Announced Monday, the application at the Palomar Hotel utilizes the wireless networking firm's capability to mitigate interference and convert multicast IP traffic to unicast, thereby overcoming crucial hurdles that have plagued existing Wi-Fi technology.
"We constantly focus and steer Wi-Fi transmissions over the best signal path for every given end device," said David Callisch, the firm's VP of marketing, in an e-mail. "This is crucial because Wi-Fi was never developed to support delay and latency-sensitive applications. If we start to see interference, dropped packets, signal-to-noise ratio problems, etc., we very quickly steer any given packet over a better performing signal path because our smart antenna has literally thousands of available antenna combinations."
Also on Monday, Ruckus announced that it has received patent approval for its multicast to unicast technology from the U.S. Patent and Trademark Office and the European Patent Office.
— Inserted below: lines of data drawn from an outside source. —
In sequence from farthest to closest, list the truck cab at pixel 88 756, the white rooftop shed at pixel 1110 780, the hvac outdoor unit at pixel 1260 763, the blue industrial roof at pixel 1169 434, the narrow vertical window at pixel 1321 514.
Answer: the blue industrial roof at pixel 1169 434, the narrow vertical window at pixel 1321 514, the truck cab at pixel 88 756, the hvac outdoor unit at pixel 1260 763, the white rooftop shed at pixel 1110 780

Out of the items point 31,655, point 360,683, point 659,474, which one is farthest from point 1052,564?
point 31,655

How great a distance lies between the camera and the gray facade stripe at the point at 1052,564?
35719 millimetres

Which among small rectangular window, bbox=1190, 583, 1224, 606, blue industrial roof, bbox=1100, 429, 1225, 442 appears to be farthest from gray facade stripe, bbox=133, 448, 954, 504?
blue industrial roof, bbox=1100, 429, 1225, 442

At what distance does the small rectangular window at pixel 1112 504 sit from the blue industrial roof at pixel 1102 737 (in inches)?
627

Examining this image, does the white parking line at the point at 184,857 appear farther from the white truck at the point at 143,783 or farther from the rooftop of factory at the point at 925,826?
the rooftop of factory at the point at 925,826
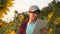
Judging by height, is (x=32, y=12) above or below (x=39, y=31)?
above

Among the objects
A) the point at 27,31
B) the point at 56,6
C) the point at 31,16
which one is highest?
the point at 56,6

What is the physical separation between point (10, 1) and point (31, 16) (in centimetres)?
164

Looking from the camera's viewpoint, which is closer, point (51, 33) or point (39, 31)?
point (51, 33)

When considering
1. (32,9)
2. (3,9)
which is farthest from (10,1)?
(32,9)

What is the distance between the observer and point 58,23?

Donald OGrady, Kimpton Hotels director of property technology, noted that the Ruckus equipment can be used for Internet access in addition to VOD use. He also envisions the wireless 802.11n network being used for IP phone service and back office operations. "In the future," OGrady said in a statement, "because we are moving to an all IP-based infrastructure, we could conceivably begin monitoring and managing a host of devices such as the lighting and drapes, motion and heat sensors, door locks, thermostats, and even mini-bars."
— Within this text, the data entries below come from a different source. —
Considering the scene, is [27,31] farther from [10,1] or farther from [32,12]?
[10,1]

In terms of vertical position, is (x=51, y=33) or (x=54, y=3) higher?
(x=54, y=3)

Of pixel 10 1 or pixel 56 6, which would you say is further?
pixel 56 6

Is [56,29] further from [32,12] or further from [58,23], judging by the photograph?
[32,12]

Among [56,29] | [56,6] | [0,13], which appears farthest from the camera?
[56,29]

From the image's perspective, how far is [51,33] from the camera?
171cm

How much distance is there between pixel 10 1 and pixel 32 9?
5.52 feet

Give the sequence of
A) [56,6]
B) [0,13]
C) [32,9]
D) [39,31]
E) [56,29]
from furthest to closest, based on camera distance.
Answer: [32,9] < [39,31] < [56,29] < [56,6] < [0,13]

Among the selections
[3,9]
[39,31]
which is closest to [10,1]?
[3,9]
Callisch noted that multicast transmissions are often unusable for mission critical applications over traditional Wi-Fi networks. To solve this problem, Ruckus converts multicast traffic to unicast and forwards it only to the requesting device. "By doing this," he added, "we receive acknowledgments from the client that tell us if there are any performance problems or dropped packets."
The Kimpton application utilizes 91 Ruckus ZoneFlex 7962 access points capable of transmitting HD IP-based VOD streams at 20 Mbps to many of the hotel's 242 TVs located throughout its 25 floors and 230 guest rooms.
Callisch said that education and medical markets are likely to join the hospitality industry in adopting 802.11n networks in the near future.